About Me

My photo
I have a burning need to know stuff and I love asking awkward questions.

Thursday, September 03, 2015


Just Finished Reading: Fatal Path – British Government and Irish Revolution 1910-1922 by Ronan Fanning (FP: 2013)

Between 1910 and 1922 the British government followed, according to the author, a fatal path that moved Ireland from a part of the British Isles and the Empire (indeed often seen as a vital component of both) to being an independent and deeply divided state along religious boundaries. Largely through inaction, vacillation, ignorance and not a little arrogance – to say nothing of the reluctance to face up to the issues and actually attempt to resolve them – the British lost Ireland and gained a new and problematically co-dependent partner in Ulster, which almost 100 years later is still awaiting a resolution satisfactory to all parties.

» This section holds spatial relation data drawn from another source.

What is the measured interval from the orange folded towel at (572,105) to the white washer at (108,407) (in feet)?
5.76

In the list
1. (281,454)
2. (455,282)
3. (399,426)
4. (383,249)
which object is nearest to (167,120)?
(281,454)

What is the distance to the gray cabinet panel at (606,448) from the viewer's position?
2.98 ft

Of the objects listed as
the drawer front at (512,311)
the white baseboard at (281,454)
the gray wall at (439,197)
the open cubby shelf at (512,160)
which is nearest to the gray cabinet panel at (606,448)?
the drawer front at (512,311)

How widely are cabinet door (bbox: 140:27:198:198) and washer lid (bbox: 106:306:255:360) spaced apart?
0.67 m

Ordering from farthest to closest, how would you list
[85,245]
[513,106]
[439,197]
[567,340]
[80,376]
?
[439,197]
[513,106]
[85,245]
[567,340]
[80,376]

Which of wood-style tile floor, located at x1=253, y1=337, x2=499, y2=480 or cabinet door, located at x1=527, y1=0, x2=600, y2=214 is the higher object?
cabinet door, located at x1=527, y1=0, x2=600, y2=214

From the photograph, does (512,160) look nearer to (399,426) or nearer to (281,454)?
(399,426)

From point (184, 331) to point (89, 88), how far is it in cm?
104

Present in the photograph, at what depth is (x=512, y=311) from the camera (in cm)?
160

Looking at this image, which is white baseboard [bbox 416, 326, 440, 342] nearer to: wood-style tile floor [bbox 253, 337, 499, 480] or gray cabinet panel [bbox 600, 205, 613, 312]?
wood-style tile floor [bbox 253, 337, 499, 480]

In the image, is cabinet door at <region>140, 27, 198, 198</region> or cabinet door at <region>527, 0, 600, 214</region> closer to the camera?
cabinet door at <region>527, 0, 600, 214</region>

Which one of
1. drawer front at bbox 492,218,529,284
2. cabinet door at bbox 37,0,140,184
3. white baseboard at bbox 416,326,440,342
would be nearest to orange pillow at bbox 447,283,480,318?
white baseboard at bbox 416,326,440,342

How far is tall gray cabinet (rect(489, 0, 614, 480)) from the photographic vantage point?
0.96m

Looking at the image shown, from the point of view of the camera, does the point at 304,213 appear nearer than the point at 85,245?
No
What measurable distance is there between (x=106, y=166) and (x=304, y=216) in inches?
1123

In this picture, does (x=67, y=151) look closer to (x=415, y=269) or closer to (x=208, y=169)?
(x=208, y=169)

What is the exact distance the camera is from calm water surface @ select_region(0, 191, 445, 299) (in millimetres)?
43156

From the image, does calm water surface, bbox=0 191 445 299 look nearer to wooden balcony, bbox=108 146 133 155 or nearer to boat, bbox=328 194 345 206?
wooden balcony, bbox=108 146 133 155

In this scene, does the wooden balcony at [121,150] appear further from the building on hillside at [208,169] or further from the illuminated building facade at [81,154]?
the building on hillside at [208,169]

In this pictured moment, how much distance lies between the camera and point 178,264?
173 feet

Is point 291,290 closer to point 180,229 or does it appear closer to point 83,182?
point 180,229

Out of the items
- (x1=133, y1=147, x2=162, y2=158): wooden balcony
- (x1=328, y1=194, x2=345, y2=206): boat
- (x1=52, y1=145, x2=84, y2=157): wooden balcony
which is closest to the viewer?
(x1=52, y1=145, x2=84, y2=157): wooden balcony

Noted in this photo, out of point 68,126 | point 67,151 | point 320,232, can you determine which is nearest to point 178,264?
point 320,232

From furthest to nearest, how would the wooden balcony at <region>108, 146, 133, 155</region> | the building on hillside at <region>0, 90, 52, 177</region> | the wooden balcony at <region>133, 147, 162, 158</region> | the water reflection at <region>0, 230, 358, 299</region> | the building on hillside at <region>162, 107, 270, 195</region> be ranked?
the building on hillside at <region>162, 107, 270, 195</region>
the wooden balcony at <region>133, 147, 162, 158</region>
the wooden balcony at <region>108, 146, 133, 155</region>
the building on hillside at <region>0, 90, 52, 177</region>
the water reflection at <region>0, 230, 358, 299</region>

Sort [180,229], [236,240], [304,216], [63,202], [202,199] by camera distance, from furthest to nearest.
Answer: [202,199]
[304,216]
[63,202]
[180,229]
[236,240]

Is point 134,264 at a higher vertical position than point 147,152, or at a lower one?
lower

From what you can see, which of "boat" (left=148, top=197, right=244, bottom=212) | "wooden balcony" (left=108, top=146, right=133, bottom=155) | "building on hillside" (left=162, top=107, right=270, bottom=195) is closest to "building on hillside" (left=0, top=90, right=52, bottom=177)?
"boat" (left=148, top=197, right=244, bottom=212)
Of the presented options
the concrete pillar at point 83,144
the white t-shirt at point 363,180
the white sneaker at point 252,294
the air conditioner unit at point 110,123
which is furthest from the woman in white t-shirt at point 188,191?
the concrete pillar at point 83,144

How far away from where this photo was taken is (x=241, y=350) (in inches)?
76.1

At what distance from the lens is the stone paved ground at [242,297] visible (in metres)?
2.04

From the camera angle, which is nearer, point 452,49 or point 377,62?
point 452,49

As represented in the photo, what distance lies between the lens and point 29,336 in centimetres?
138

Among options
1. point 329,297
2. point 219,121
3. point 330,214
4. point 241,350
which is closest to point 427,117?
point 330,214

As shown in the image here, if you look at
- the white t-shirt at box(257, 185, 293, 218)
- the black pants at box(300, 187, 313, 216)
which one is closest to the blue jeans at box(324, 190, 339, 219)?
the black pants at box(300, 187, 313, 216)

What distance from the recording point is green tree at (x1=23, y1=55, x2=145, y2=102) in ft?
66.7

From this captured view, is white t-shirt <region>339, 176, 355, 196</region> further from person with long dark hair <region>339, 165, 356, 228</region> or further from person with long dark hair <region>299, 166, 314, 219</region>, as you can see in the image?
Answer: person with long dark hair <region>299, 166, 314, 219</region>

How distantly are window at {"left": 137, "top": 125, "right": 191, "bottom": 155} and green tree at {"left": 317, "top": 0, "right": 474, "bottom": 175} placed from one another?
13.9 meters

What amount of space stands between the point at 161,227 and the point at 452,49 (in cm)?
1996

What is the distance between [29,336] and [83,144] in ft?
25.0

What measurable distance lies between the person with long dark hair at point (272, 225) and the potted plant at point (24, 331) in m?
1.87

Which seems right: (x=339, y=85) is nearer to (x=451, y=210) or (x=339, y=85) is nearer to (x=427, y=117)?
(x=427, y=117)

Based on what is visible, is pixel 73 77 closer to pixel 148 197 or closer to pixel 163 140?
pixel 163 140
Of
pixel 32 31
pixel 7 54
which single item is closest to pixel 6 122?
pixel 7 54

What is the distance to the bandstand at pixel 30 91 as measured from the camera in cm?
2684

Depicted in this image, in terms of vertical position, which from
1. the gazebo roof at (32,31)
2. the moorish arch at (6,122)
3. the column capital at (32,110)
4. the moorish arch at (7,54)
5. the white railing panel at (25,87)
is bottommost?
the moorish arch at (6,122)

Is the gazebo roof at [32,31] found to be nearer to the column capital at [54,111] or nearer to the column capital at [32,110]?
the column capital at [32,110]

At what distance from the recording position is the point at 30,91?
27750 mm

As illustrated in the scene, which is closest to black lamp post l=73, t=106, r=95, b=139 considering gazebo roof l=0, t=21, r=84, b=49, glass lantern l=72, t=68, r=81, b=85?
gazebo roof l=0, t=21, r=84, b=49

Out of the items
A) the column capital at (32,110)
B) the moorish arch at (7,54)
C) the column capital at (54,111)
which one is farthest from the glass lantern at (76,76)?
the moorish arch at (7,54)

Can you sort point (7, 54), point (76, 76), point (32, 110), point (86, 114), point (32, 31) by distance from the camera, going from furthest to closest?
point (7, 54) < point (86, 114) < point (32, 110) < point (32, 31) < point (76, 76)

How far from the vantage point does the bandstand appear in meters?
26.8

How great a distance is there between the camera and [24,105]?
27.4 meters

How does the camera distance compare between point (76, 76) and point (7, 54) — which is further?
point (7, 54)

Of course Ireland has been a problem to the English crown for centuries before the third attempt at Home Rule (far short of independence) was raised in the early years of the 20th century in an attempt to quiet the Irish on the issue of an independence that the British mainland nation thought them incapable of. Inevitably though things quickly founded on the issue of religion. Ireland as a whole was largely a Catholic nation with a small Protestant minority largely concentrated in the 6 (or 9 depending on who you spoke to) northern counties. Determined not to be ruled by the Catholics they despised they demanded exclusion from any deal struck with the rest of the country. With the British government in London strongly sympathetic they got the hearing they wanted and, just to be sure, imported a significant number of rifles and other equipment under the noses (or more likely the blind eyes) of the existing authorities. If they were not given autonomy they would simply take it. Inevitably this was unacceptable to the majority southern Catholics and any possibility of successful talks collapsed. Then, in 1914, the Irish Question was shelved to deal with something far more pressing – The Great War.

It was a war that no one really expected to last very long. So when it dragged on and on both sides – North and South – dug in, accumulated arms (far more in the North than the South) and waited impatiently. But seeing England’s difficulty as Ireland’s opportunity a small group of Catholics tried to move things along with the Easter Uprising in 1916. The expected backlash by the British was brutal (after all they had, they felt, just been stabbed in the back whilst fighting for their lives in Europe) and paradoxically did the Republican’s work for them. After that there was much less talk of Home Rule and more talk of Independence. When the war ended (sadly not the war to end all wars) and things began moving – rather inching – forward the stumbling block of Ulster would not go away. Nor did it after the 6 counties effectively declared themselves fully separate from the rest of the island of Ireland. The existence (or promise or even hope) of a boundary commission to settle things once and for all turned out to be little more than an agreeable political fiction. The short sharp Civil War that followed – between the Nationalists and Republicans in the South and against the Unionists in the North finally settled things to no one’s satisfaction with the emergence of the Irish Free State later to become Eire. So it has lasted to the present.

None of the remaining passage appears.